RESULTS OF OPERATIONS-THREE MONTHS ENDED MARCH 31, 1997 AS COMPARED TO
THREE MONTHS ENDED MARCH 31, 1996
Net income increased $10,604, or 13.4%, from $79,202 for the quarter ended
March 31, 1996 to $89,806 for the comparable 1997 quarter. The increase resulted
primarily from a $66,710, or 18.9%, increase in net interest income and a $6,000
decrease in the provision for loan losses, which was offset by increases in
non-interest expense and the provision for income taxes of $56,154 and $6,340,
respectively.
Total interest income increased $77,363, or 8.2%, from $944,147 for the
three months ended March 31, 1996 to $1,021,510 for the comparable 1997 period.
The increase was largely due to increases in interest on investment securities
and loans receivable of $63,943 and $49,697, respectively, offset by reductions
in interest on other interest-earning assets of $12,756 and interest income on
mortgage-backed securities of $23,521. The increases were primarily due to
increased levels of these interest-earning assets during the 1997 period as
compared to 1996, the result of the Conversion proceeds. Interest income on
other interest-earning assets and mortgage-backed securities decreased due to
lower volumes during the 1997 period as compared to 1996.
Total interest expense increased modestly by $10,653, or 1.8%, from
$590,339 for the three months ended March 31, 1996 to $600,992 for the six
months ended March 31, 1997. The increase is attributable to higher volumes
of interest-bearing liabilities during the 1997 three month period as
compared to 1996, and to a lesser extent, due to rising market rates of
interest.
The provision for loan losses decreased $6,000 for the 1997 three month
period as compared to the 1996 three month period. Management determined that
the allowance for loan losses was adequate at March 31, 1997 and, therefore, no
additional provision was necessary.
The $56,154, or 23.0%, increase in non-interest expense, from $244,431
for the three months ended March 31, 1996 to $300,585 for the comparable 1997
period, consisted primarily of increases in compensation and benefits of
$23,093, Ohio franchise tax of $12,674, professional services expenses of
$27,008 and other miscellaneous expenses of $9,017. The increases were
partially offset by a decrease in SAIF deposit insurance premiums of $19,085.
Other increases and decreases were relatively insignificant between periods.

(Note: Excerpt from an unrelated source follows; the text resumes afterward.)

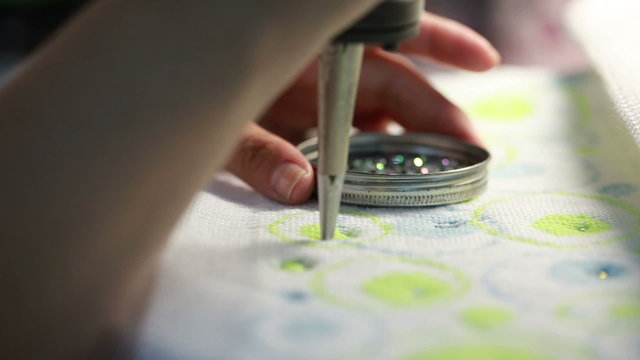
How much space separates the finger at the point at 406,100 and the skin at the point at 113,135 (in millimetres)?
256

The increase in compensation and benefits was primarily due to $18,020 and
$9,509 in ESOP and RRP compensation expenses, respectively, recorded in the 1997
period with no comparable expenses for 1996. The Ohio franchise tax, which is
based on total stockholders' equity, increased due to the additional
stockholders' equity generated from Conversion proceeds. The increase in
professional services and other miscellaneous expenses was due to increased
costs during the 1997 period associated with operating as a public company. The
decrease in SAIF deposit insurance premiums was the result of lower assessment
rates. See "RECAPITALIZATION OF SAIF".
The provision for income taxes increased for the 1997 quarter as compared to
1996 due to increased pretax income.
12
<PAGE>
RESULTS OF OPERATIONS-SIX MONTHS ENDED MARCH 31, 1997 AS COMPARED TO SIX
MONTHS ENDED MARCH 31, 1996
Net income increased $16,061, or 11.0%, from $146,155 for the six months
ended March 31, 1996 to $162,216 for the comparable 1997 period. The increase
resulted primarily from a $170,167, or 24.5%, increase in net interest income, a
$10,870 increase in non-interest income and a $12,000 decrease in the provision
for loan losses, which was offset by increases in non-interest expense and the
provision for income taxes of $147,764 and $29,212, respectively.

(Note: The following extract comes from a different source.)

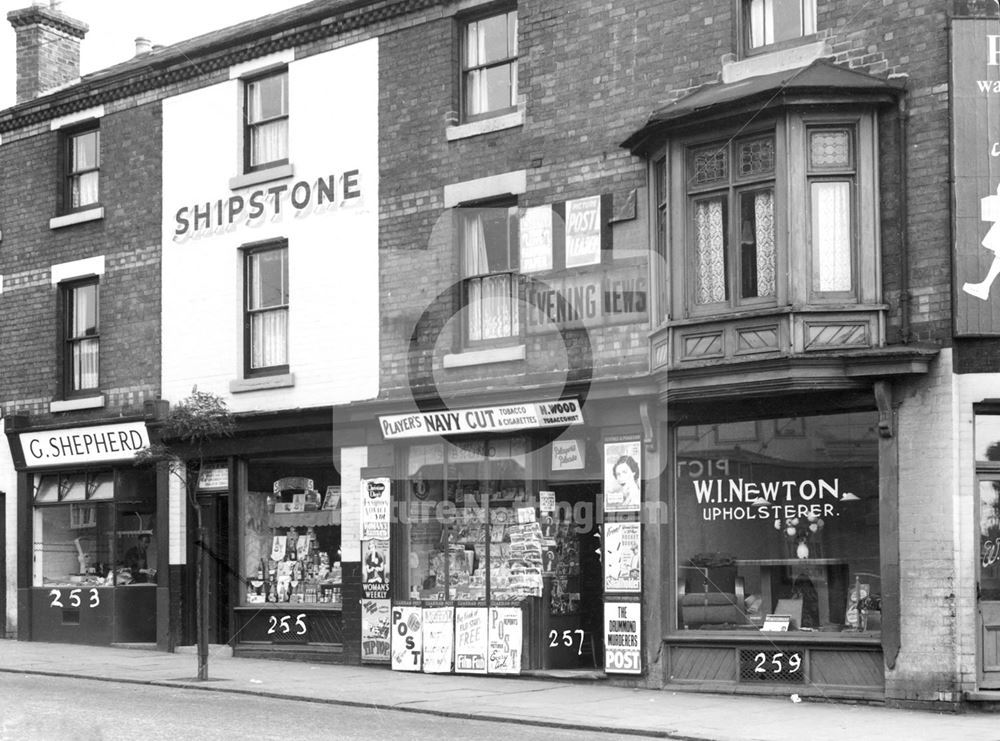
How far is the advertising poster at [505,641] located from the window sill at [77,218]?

Total interest income increased $174,299, or 9.3%, from $1,879,883 for the
six months ended March 31, 1996 to $2,054,182 for the comparable 1997 period.
The increase was largely due to increases in interest on investment securities
and loans receivable of $171,187 and $84,219, respectively, offset by reductions
in interest on other interest-earning assets of $34,317 and interest income on
mortgage-backed securities of $46,790. The increases were primarily due to
increased levels of these interest-earning assets during the 1997 period as
compared to 1996, the result of the Conversion proceeds. Interest income on
other interest-earning assets and mortgage-backed securities decreased due to
lower volumes during the 1997 period as compared to 1996.
Total interest expense increased modestly by $4,132, or .3%, from $1,185,027
for the six months ended March 31, 1996 to $1,189,159 for the six months ended
March 31, 1997. The increase is attributable to slightly higher volumes of
interest-bearing liabilities during the 1997 six month period as compared to
1996.
The provision for loan losses decreased $12,000 for the 1997 six month
period as compared to the 1996 six month period. Management determined that the
allowance for loan losses was adequate at March 31, 1997 and, therefore, no
additional provision was necessary.
The $10,870 increase in non-interest income consisted of gains on foreclosed
real estate of $7,633 for the six months ended March 31, 1997 as compared to
$1,000 in losses during the 1996 six month period, and a $2,237 increase in
other miscellaneous non-interest income consisting primarily of late payment
fees on loans.
The $147,764 increase in non-interest expense, or 29.2%, from $505,448 for
the six months ended March 31, 1996 to $653,212 for the comparable 1997 period,
consisted primarily of increases in compensation and benefits of $54,582, Ohio
franchise tax of $14,427, professional services expenses of $72,428 and other
miscellaneous expenses of $24,417, partially offset by a decrease in SAIF
deposit insurance premiums of $23,050. Other increases and decreases were
relatively insignificant between periods.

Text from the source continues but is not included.